Goal:
Pictures aside, repeat every entry exactly.

(Dataset excerpt)
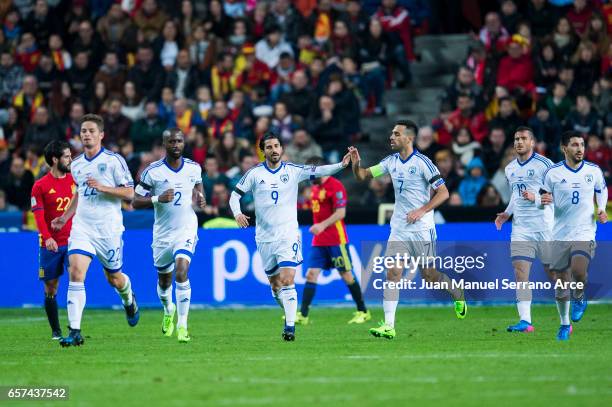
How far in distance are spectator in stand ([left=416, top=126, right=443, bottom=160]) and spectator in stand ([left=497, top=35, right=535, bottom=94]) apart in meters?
2.00

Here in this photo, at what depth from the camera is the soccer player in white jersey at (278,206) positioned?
50.9 ft

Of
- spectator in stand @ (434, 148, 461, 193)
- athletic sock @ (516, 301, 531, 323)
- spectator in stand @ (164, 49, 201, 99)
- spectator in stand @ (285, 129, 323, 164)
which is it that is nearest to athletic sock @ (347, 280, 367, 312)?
athletic sock @ (516, 301, 531, 323)

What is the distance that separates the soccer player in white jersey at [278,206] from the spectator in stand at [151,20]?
13.7 meters

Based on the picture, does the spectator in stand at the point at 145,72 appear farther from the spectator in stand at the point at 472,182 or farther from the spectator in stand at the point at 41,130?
the spectator in stand at the point at 472,182

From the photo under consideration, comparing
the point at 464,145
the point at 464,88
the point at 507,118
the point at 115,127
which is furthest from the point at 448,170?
the point at 115,127

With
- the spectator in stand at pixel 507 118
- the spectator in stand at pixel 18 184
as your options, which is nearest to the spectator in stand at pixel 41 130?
the spectator in stand at pixel 18 184

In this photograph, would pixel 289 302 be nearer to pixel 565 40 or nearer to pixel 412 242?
pixel 412 242

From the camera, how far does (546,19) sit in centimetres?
2681

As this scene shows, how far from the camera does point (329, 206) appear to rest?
19.0 m

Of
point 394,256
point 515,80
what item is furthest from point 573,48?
point 394,256

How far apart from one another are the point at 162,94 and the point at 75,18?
404 centimetres

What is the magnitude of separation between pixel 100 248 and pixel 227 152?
1068cm

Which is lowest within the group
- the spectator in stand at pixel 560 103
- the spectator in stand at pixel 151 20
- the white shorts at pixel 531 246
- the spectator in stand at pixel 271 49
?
the white shorts at pixel 531 246

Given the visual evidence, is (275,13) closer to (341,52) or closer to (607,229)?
(341,52)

The response:
How far in distance are spectator in stand ([left=416, top=126, right=443, bottom=160]) and spectator in stand ([left=497, top=35, right=535, bottom=94]) apart in meters?
2.00

Here in this photo, at what depth from the camera is the soccer player in white jersey at (278,206) positioned?
50.9 ft

Of
- spectator in stand @ (434, 148, 461, 193)
- athletic sock @ (516, 301, 531, 323)
- spectator in stand @ (164, 49, 201, 99)
- spectator in stand @ (285, 129, 323, 164)
which is it that is nearest to athletic sock @ (347, 280, 367, 312)?
athletic sock @ (516, 301, 531, 323)

What is the distance that separates the soccer player in white jersey at [278,206] from the spectator in stand at [151,20]?
13.7 meters

Based on the picture, does the spectator in stand at the point at 145,72 appear farther from the spectator in stand at the point at 472,182 or farther from the spectator in stand at the point at 41,130?
the spectator in stand at the point at 472,182

From the photo under consideration, comparing
the point at 464,145
the point at 464,88
the point at 507,118
the point at 115,127
which is furthest from the point at 448,170?
the point at 115,127

With
- the spectator in stand at pixel 507 118
- the spectator in stand at pixel 18 184
as your options, which is nearest to the spectator in stand at pixel 41 130?
the spectator in stand at pixel 18 184

In this photograph, would pixel 289 302 be nearer to pixel 565 40 or nearer to pixel 412 242?
pixel 412 242

From the camera, how far does (546,19) sit in centimetres?
2681

As this scene shows, how far from the camera does point (329, 206) appear to rest?
19.0 m

Of
point 394,256
point 515,80
what item is furthest from point 573,48?
point 394,256

How far apart from one another are the point at 162,94 and the point at 75,18?
404 centimetres

What is the magnitude of separation between pixel 100 248 and pixel 227 152?
1068cm

Which is lowest within the group
- the spectator in stand at pixel 560 103
- the spectator in stand at pixel 151 20
- the white shorts at pixel 531 246
- the spectator in stand at pixel 271 49
?
the white shorts at pixel 531 246

Given the visual evidence, is (275,13) closer to (341,52) or closer to (607,229)?
(341,52)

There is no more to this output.